**Page**.

## START

However, I should be expected to defend the security of my default hashing
parameters:
#define TWOCATS_MEMCOST 20 // 1 GiB
#define TWOCATS_PARALLELISM 2
#define TWOCATS_BLOCKSIZE 16384
#define TWOCATS_SUBBLOCKSIZE 64
#define TWOCATS_TIMECOST 0
#define TWOCATS_MULTIPLIES 2
#define TWOCATS_HASHTYPE TWOCATS_BLAKE2S
#define TWOCATS_LANES 8
#define TWOCATS_OVERWRITECOST 6
This runs two threads in parallel to hash 1GiB of memory. It likely gains
some sort of GPU resistance with SUBBLOCKSIZE set to 64, as this causes
fairly small random L1 cache reads at high speed. With 2 multiplies, it's
likely 30%-ish compute-time hardened, (meaning an ASIC gets a free 3X-ish
speedup of multiplies). However, this depends on the machine. Ideally the
multiplication chain speed is well matched to the memory hashing speed.
Overwrite cost of 6 means we waste the first 1/32nd of runtime overwriting
the same memory over and over, so that if an attacker gets a memory
snapshot, we still have some defense.
On my test machine, running "twocats" with no parameters benchmarks these
these values. It runs between 0.2s and 0.24s, hashes 1GiB of DRAM, doing
one write and one read to every memory location.
Unfortunately, there's not a lot there to attack, other than verifying
benchmarks. However, I did make several claims that could be attacked :-)
Here are some:
- TwoCats limits a custom ASIC's speed advantage to about 2X per core
(through multiplication chains). Solar Designer now has me worried there
might be attacks closer to 4X faster, with custom multiplier
architectures. Assumes same process for the ASIC and CPU.
- Only minor known attacks for reducing M*T, limited to around a 10% M*T
bonus for the attacker, with q < 4. For q >= 4, I claim M*T is higher,
with no M*T bonus to the attacker.
- For q == 8, my best pebbling of a 1024 node graph had a 973X penalty. I
do not feel this is a good lower bound, though. However, if you can do it
in < 100X, I will be very impressed.
- The derived key cannot be inverted to reveal the password significantly
faster than brute force (assumes security of H is similar)
- The input collision strength should be as good as H.
- The output changes unpredictably, and seemingly random with any input
change, defeating differential attacks and such. Again depends on security
claims of H.

## END

**Problems**.
1. Return the stretch of the TwoCats passage from "- For q == 8, my" through "be very impressed.", copied word for word.
2. According to the TwoCats passage, how long does running "twocats" with no parameters take on the author's test machine?
3. Continue the TwoCats passage, picking up after its final sentence.

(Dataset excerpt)

## START

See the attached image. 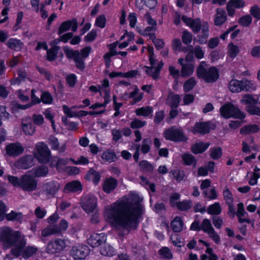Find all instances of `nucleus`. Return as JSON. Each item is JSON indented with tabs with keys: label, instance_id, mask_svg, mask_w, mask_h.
Wrapping results in <instances>:
<instances>
[{
	"label": "nucleus",
	"instance_id": "nucleus-1",
	"mask_svg": "<svg viewBox=\"0 0 260 260\" xmlns=\"http://www.w3.org/2000/svg\"><path fill=\"white\" fill-rule=\"evenodd\" d=\"M142 199L132 195L128 199L117 201L107 209L106 214L114 225L127 229L144 212Z\"/></svg>",
	"mask_w": 260,
	"mask_h": 260
},
{
	"label": "nucleus",
	"instance_id": "nucleus-2",
	"mask_svg": "<svg viewBox=\"0 0 260 260\" xmlns=\"http://www.w3.org/2000/svg\"><path fill=\"white\" fill-rule=\"evenodd\" d=\"M0 243L4 248L13 246L12 254L16 256L22 255L24 258L29 257L32 253L30 246H26V240L19 232L14 231L9 227L0 228Z\"/></svg>",
	"mask_w": 260,
	"mask_h": 260
},
{
	"label": "nucleus",
	"instance_id": "nucleus-3",
	"mask_svg": "<svg viewBox=\"0 0 260 260\" xmlns=\"http://www.w3.org/2000/svg\"><path fill=\"white\" fill-rule=\"evenodd\" d=\"M207 64L202 61L197 68V75L199 78L203 79L207 83H213L219 78L218 71L216 68L211 67L207 68Z\"/></svg>",
	"mask_w": 260,
	"mask_h": 260
},
{
	"label": "nucleus",
	"instance_id": "nucleus-4",
	"mask_svg": "<svg viewBox=\"0 0 260 260\" xmlns=\"http://www.w3.org/2000/svg\"><path fill=\"white\" fill-rule=\"evenodd\" d=\"M220 112L221 116L225 119L232 117L242 120L246 117V114L244 112L231 103H226L221 106L220 108Z\"/></svg>",
	"mask_w": 260,
	"mask_h": 260
},
{
	"label": "nucleus",
	"instance_id": "nucleus-5",
	"mask_svg": "<svg viewBox=\"0 0 260 260\" xmlns=\"http://www.w3.org/2000/svg\"><path fill=\"white\" fill-rule=\"evenodd\" d=\"M37 152L35 156L38 160L42 163H47L51 157L50 149L47 145L43 142H40L36 145Z\"/></svg>",
	"mask_w": 260,
	"mask_h": 260
},
{
	"label": "nucleus",
	"instance_id": "nucleus-6",
	"mask_svg": "<svg viewBox=\"0 0 260 260\" xmlns=\"http://www.w3.org/2000/svg\"><path fill=\"white\" fill-rule=\"evenodd\" d=\"M63 51L68 58L72 59L74 61L75 66L77 69L81 71L84 70L85 68V59L81 56L80 52L78 50H74L68 47H64Z\"/></svg>",
	"mask_w": 260,
	"mask_h": 260
},
{
	"label": "nucleus",
	"instance_id": "nucleus-7",
	"mask_svg": "<svg viewBox=\"0 0 260 260\" xmlns=\"http://www.w3.org/2000/svg\"><path fill=\"white\" fill-rule=\"evenodd\" d=\"M252 84L247 79L241 81L232 80L229 83V88L232 92H239L242 90L249 91L252 88Z\"/></svg>",
	"mask_w": 260,
	"mask_h": 260
},
{
	"label": "nucleus",
	"instance_id": "nucleus-8",
	"mask_svg": "<svg viewBox=\"0 0 260 260\" xmlns=\"http://www.w3.org/2000/svg\"><path fill=\"white\" fill-rule=\"evenodd\" d=\"M164 137L166 139L174 142L185 141L187 140L181 129L174 127L166 129L164 132Z\"/></svg>",
	"mask_w": 260,
	"mask_h": 260
},
{
	"label": "nucleus",
	"instance_id": "nucleus-9",
	"mask_svg": "<svg viewBox=\"0 0 260 260\" xmlns=\"http://www.w3.org/2000/svg\"><path fill=\"white\" fill-rule=\"evenodd\" d=\"M215 125L211 121L196 122L191 129L193 134H199L204 135L210 132L211 128L214 129Z\"/></svg>",
	"mask_w": 260,
	"mask_h": 260
},
{
	"label": "nucleus",
	"instance_id": "nucleus-10",
	"mask_svg": "<svg viewBox=\"0 0 260 260\" xmlns=\"http://www.w3.org/2000/svg\"><path fill=\"white\" fill-rule=\"evenodd\" d=\"M96 199L92 195L88 194L82 197L81 201V207L87 213H92L96 207Z\"/></svg>",
	"mask_w": 260,
	"mask_h": 260
},
{
	"label": "nucleus",
	"instance_id": "nucleus-11",
	"mask_svg": "<svg viewBox=\"0 0 260 260\" xmlns=\"http://www.w3.org/2000/svg\"><path fill=\"white\" fill-rule=\"evenodd\" d=\"M67 240L58 239L53 241H50L47 245V251L50 254H54L62 251L67 246Z\"/></svg>",
	"mask_w": 260,
	"mask_h": 260
},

## END

**Outputs by task**.
1.
- For q == 8, my best pebbling of a 1024 node graph had a 973X penalty. I
do not feel this is a good lower bound, though. However, if you can do it
in < 100X, I will be very impressed.

2. It runs between 0.2s and 0.24s.

3.
- The hash function looses negligible entropy, even when filling many GiB
of RAM
- TwoCats does no key material derived addressing or branching while
filling the first half of memory. This provides some off-line brute force
defense in the case of cache timing leaks, but does not protect meta data
that may also leak.
Your power analysis per guess is very interesting. You assume power is
proportional to the amount of memory used (1/q), and give password crackers
running with a high q highly reduced power. For your Catena pebbling
algorithm, you may be able to avoid increasing read/writes to DRAM because
of predictable read/writes. However, the Scrypt inspired algorithms that
spend 50% or more of their time doing unpredictable read/writes cannot
easily reduce their bandwidth to DRAM through a TMTO. When a value has to
be recomputed, it will depend on other values in DRAM, leading to more,
rather than fewer power hungry read operations. Memory bandwidth can also
quickly become a bottleneck in an ASIC attack. Certainly power will not
drop proportionally with q. My guess is that it will increase.
The Argon ASIC has some really awesome DRAM! I want some of that DRAM that
let's me r/w 21GiB in 0.02s! I suspect there's a typo or I'm
misunderstanding the table... Also, on my machine, 1GiB hashing using the
PHS interface to Argon takes 3.5 seconds (t_cost = 3, m_cost = 1024*1024, 1
thread, Argon PHS defaults). It seems to be CPU bound rather than memory
bandwidth bound. I would expect an ASIC to flip this situation so that it
becomes memory bandwidth bound. Please let me know if I've compiled with
the wrong parameters or such!
Maximizing an attacker's power per guess is a very cool idea. I think any
of the entries that do unpredictable addressing and have settings that
enable them to max out memory bandwidth will all be somewhat similar.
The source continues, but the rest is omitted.